Dalam demo yang diikuti seluruh perwakilan fakultas, mereka mencopot atribut organisasi dan menamakan diri Aliansi Undip. Ada tiga tuntutan yang mereka ajukan diantaranya adalah menolak kenaikan dan merevisi UKT, menolak adanya SPI, hingga meminta transparansi dana dari universitas.
Ratih Kertawardani, peserta aksi menjelaskan, kebijakan UKT belum tepat sasaran, namun justru rektorat mewacanakan kenaikan.
“Banyak golongan yang kurang tepat sasaran, misalnya mahasiswa tersebut kurang mampu, namun mendapat golongan yang tinggi. Sebaliknya mahasiswa mampu justru mendapat golongan yang rendah,” kata Ratih kepada Tribun Jateng, kemarin.

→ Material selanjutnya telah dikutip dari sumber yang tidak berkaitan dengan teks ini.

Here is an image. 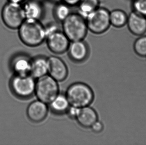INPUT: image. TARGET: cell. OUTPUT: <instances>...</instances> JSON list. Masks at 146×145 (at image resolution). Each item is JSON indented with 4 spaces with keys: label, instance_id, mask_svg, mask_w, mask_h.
I'll list each match as a JSON object with an SVG mask.
<instances>
[{
    "label": "cell",
    "instance_id": "obj_1",
    "mask_svg": "<svg viewBox=\"0 0 146 145\" xmlns=\"http://www.w3.org/2000/svg\"><path fill=\"white\" fill-rule=\"evenodd\" d=\"M18 30L21 41L29 47L39 46L46 40L45 27L40 20L25 19Z\"/></svg>",
    "mask_w": 146,
    "mask_h": 145
},
{
    "label": "cell",
    "instance_id": "obj_2",
    "mask_svg": "<svg viewBox=\"0 0 146 145\" xmlns=\"http://www.w3.org/2000/svg\"><path fill=\"white\" fill-rule=\"evenodd\" d=\"M62 23V31L70 41L83 40L88 31L86 19L77 12H72Z\"/></svg>",
    "mask_w": 146,
    "mask_h": 145
},
{
    "label": "cell",
    "instance_id": "obj_3",
    "mask_svg": "<svg viewBox=\"0 0 146 145\" xmlns=\"http://www.w3.org/2000/svg\"><path fill=\"white\" fill-rule=\"evenodd\" d=\"M66 96L70 106L78 108L88 106L94 98L92 89L87 84L80 82L76 83L69 86Z\"/></svg>",
    "mask_w": 146,
    "mask_h": 145
},
{
    "label": "cell",
    "instance_id": "obj_4",
    "mask_svg": "<svg viewBox=\"0 0 146 145\" xmlns=\"http://www.w3.org/2000/svg\"><path fill=\"white\" fill-rule=\"evenodd\" d=\"M57 81L49 75L38 78L36 82L35 93L39 100L49 104L59 94Z\"/></svg>",
    "mask_w": 146,
    "mask_h": 145
},
{
    "label": "cell",
    "instance_id": "obj_5",
    "mask_svg": "<svg viewBox=\"0 0 146 145\" xmlns=\"http://www.w3.org/2000/svg\"><path fill=\"white\" fill-rule=\"evenodd\" d=\"M86 20L88 30L97 35L104 33L111 25L110 12L102 7H98Z\"/></svg>",
    "mask_w": 146,
    "mask_h": 145
},
{
    "label": "cell",
    "instance_id": "obj_6",
    "mask_svg": "<svg viewBox=\"0 0 146 145\" xmlns=\"http://www.w3.org/2000/svg\"><path fill=\"white\" fill-rule=\"evenodd\" d=\"M1 17L4 24L12 30L18 29L26 19L21 4L9 1L3 8Z\"/></svg>",
    "mask_w": 146,
    "mask_h": 145
},
{
    "label": "cell",
    "instance_id": "obj_7",
    "mask_svg": "<svg viewBox=\"0 0 146 145\" xmlns=\"http://www.w3.org/2000/svg\"><path fill=\"white\" fill-rule=\"evenodd\" d=\"M34 77L30 75H19L11 81V89L19 98H28L35 93L36 82Z\"/></svg>",
    "mask_w": 146,
    "mask_h": 145
},
{
    "label": "cell",
    "instance_id": "obj_8",
    "mask_svg": "<svg viewBox=\"0 0 146 145\" xmlns=\"http://www.w3.org/2000/svg\"><path fill=\"white\" fill-rule=\"evenodd\" d=\"M49 49L54 53L60 54L68 49L70 41L62 30H59L46 38Z\"/></svg>",
    "mask_w": 146,
    "mask_h": 145
},
{
    "label": "cell",
    "instance_id": "obj_9",
    "mask_svg": "<svg viewBox=\"0 0 146 145\" xmlns=\"http://www.w3.org/2000/svg\"><path fill=\"white\" fill-rule=\"evenodd\" d=\"M48 73L57 81H62L66 78L68 70L65 62L59 57L52 56L47 58Z\"/></svg>",
    "mask_w": 146,
    "mask_h": 145
},
{
    "label": "cell",
    "instance_id": "obj_10",
    "mask_svg": "<svg viewBox=\"0 0 146 145\" xmlns=\"http://www.w3.org/2000/svg\"><path fill=\"white\" fill-rule=\"evenodd\" d=\"M68 50L69 57L76 62L84 61L89 54L88 46L83 40L70 42Z\"/></svg>",
    "mask_w": 146,
    "mask_h": 145
},
{
    "label": "cell",
    "instance_id": "obj_11",
    "mask_svg": "<svg viewBox=\"0 0 146 145\" xmlns=\"http://www.w3.org/2000/svg\"><path fill=\"white\" fill-rule=\"evenodd\" d=\"M47 104L38 100L31 103L27 109V115L29 119L35 123L42 121L47 116L48 107Z\"/></svg>",
    "mask_w": 146,
    "mask_h": 145
},
{
    "label": "cell",
    "instance_id": "obj_12",
    "mask_svg": "<svg viewBox=\"0 0 146 145\" xmlns=\"http://www.w3.org/2000/svg\"><path fill=\"white\" fill-rule=\"evenodd\" d=\"M128 27L131 33L142 36L146 32V17L136 12H132L128 16Z\"/></svg>",
    "mask_w": 146,
    "mask_h": 145
},
{
    "label": "cell",
    "instance_id": "obj_13",
    "mask_svg": "<svg viewBox=\"0 0 146 145\" xmlns=\"http://www.w3.org/2000/svg\"><path fill=\"white\" fill-rule=\"evenodd\" d=\"M23 6L26 19L40 20L44 13L42 2L36 0H27Z\"/></svg>",
    "mask_w": 146,
    "mask_h": 145
},
{
    "label": "cell",
    "instance_id": "obj_14",
    "mask_svg": "<svg viewBox=\"0 0 146 145\" xmlns=\"http://www.w3.org/2000/svg\"><path fill=\"white\" fill-rule=\"evenodd\" d=\"M98 118L96 111L92 108L87 106L79 108L75 119L82 127L89 128L98 121Z\"/></svg>",
    "mask_w": 146,
    "mask_h": 145
},
{
    "label": "cell",
    "instance_id": "obj_15",
    "mask_svg": "<svg viewBox=\"0 0 146 145\" xmlns=\"http://www.w3.org/2000/svg\"><path fill=\"white\" fill-rule=\"evenodd\" d=\"M48 73L47 58L42 56H38L32 60L30 74L34 78H39Z\"/></svg>",
    "mask_w": 146,
    "mask_h": 145
},
{
    "label": "cell",
    "instance_id": "obj_16",
    "mask_svg": "<svg viewBox=\"0 0 146 145\" xmlns=\"http://www.w3.org/2000/svg\"><path fill=\"white\" fill-rule=\"evenodd\" d=\"M32 60L29 57L23 54L15 57L13 61L14 70L19 75H29L31 72Z\"/></svg>",
    "mask_w": 146,
    "mask_h": 145
},
{
    "label": "cell",
    "instance_id": "obj_17",
    "mask_svg": "<svg viewBox=\"0 0 146 145\" xmlns=\"http://www.w3.org/2000/svg\"><path fill=\"white\" fill-rule=\"evenodd\" d=\"M49 104L51 111L55 114L59 115L67 112L70 106L66 95L59 94Z\"/></svg>",
    "mask_w": 146,
    "mask_h": 145
},
{
    "label": "cell",
    "instance_id": "obj_18",
    "mask_svg": "<svg viewBox=\"0 0 146 145\" xmlns=\"http://www.w3.org/2000/svg\"><path fill=\"white\" fill-rule=\"evenodd\" d=\"M100 0H81L76 7L77 12L84 18L100 7Z\"/></svg>",
    "mask_w": 146,
    "mask_h": 145
},
{
    "label": "cell",
    "instance_id": "obj_19",
    "mask_svg": "<svg viewBox=\"0 0 146 145\" xmlns=\"http://www.w3.org/2000/svg\"><path fill=\"white\" fill-rule=\"evenodd\" d=\"M128 16L124 11L115 9L110 12L111 25L117 28H121L127 23Z\"/></svg>",
    "mask_w": 146,
    "mask_h": 145
},
{
    "label": "cell",
    "instance_id": "obj_20",
    "mask_svg": "<svg viewBox=\"0 0 146 145\" xmlns=\"http://www.w3.org/2000/svg\"><path fill=\"white\" fill-rule=\"evenodd\" d=\"M71 7L62 1L56 3L54 11V16L56 19L61 23L63 22L72 13Z\"/></svg>",
    "mask_w": 146,
    "mask_h": 145
},
{
    "label": "cell",
    "instance_id": "obj_21",
    "mask_svg": "<svg viewBox=\"0 0 146 145\" xmlns=\"http://www.w3.org/2000/svg\"><path fill=\"white\" fill-rule=\"evenodd\" d=\"M135 53L141 57L146 56V36H142L137 39L134 44Z\"/></svg>",
    "mask_w": 146,
    "mask_h": 145
},
{
    "label": "cell",
    "instance_id": "obj_22",
    "mask_svg": "<svg viewBox=\"0 0 146 145\" xmlns=\"http://www.w3.org/2000/svg\"><path fill=\"white\" fill-rule=\"evenodd\" d=\"M133 7L134 12L146 17V0H134Z\"/></svg>",
    "mask_w": 146,
    "mask_h": 145
},
{
    "label": "cell",
    "instance_id": "obj_23",
    "mask_svg": "<svg viewBox=\"0 0 146 145\" xmlns=\"http://www.w3.org/2000/svg\"><path fill=\"white\" fill-rule=\"evenodd\" d=\"M44 27H45L46 38L47 36L49 35L50 34L60 30L58 26L54 23H50L48 24V25L44 26Z\"/></svg>",
    "mask_w": 146,
    "mask_h": 145
},
{
    "label": "cell",
    "instance_id": "obj_24",
    "mask_svg": "<svg viewBox=\"0 0 146 145\" xmlns=\"http://www.w3.org/2000/svg\"><path fill=\"white\" fill-rule=\"evenodd\" d=\"M91 127L94 133H100L103 131L104 129V125L102 123L97 121L93 124Z\"/></svg>",
    "mask_w": 146,
    "mask_h": 145
},
{
    "label": "cell",
    "instance_id": "obj_25",
    "mask_svg": "<svg viewBox=\"0 0 146 145\" xmlns=\"http://www.w3.org/2000/svg\"><path fill=\"white\" fill-rule=\"evenodd\" d=\"M79 109V108H78V107L71 106H69L67 112L68 115L70 117L75 119L76 115H77V113H78Z\"/></svg>",
    "mask_w": 146,
    "mask_h": 145
},
{
    "label": "cell",
    "instance_id": "obj_26",
    "mask_svg": "<svg viewBox=\"0 0 146 145\" xmlns=\"http://www.w3.org/2000/svg\"><path fill=\"white\" fill-rule=\"evenodd\" d=\"M81 0H61V1L71 7L77 6Z\"/></svg>",
    "mask_w": 146,
    "mask_h": 145
},
{
    "label": "cell",
    "instance_id": "obj_27",
    "mask_svg": "<svg viewBox=\"0 0 146 145\" xmlns=\"http://www.w3.org/2000/svg\"><path fill=\"white\" fill-rule=\"evenodd\" d=\"M27 0H8L9 2H11L15 3H21L25 2Z\"/></svg>",
    "mask_w": 146,
    "mask_h": 145
},
{
    "label": "cell",
    "instance_id": "obj_28",
    "mask_svg": "<svg viewBox=\"0 0 146 145\" xmlns=\"http://www.w3.org/2000/svg\"><path fill=\"white\" fill-rule=\"evenodd\" d=\"M49 1L52 2L56 4L60 2H61V0H49Z\"/></svg>",
    "mask_w": 146,
    "mask_h": 145
},
{
    "label": "cell",
    "instance_id": "obj_29",
    "mask_svg": "<svg viewBox=\"0 0 146 145\" xmlns=\"http://www.w3.org/2000/svg\"><path fill=\"white\" fill-rule=\"evenodd\" d=\"M36 1H40V2H42L43 1H44V0H36Z\"/></svg>",
    "mask_w": 146,
    "mask_h": 145
}]
</instances>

Sebagai gambaran. UKT terendah di Undip ada yang senilai Rp 500 ribu per semester, namun tertinggi ada yang hingga Rp 7 juta tiap semester. Oleh karena itu mereka menolak kenaikan UKT dan meminta ada revisi kebijakan tersebut.
“Untuk menentukan besaran golongan kami hanya melampirkan pendapatan orang tua, rekening listrik dan air hingga foto rumah dan kondisi dalam rumah, namun tidak pernah ada verifikasi yang dilakukan kampus untuk melihat langsung kemampuan orangtua,” imbuh Ratih.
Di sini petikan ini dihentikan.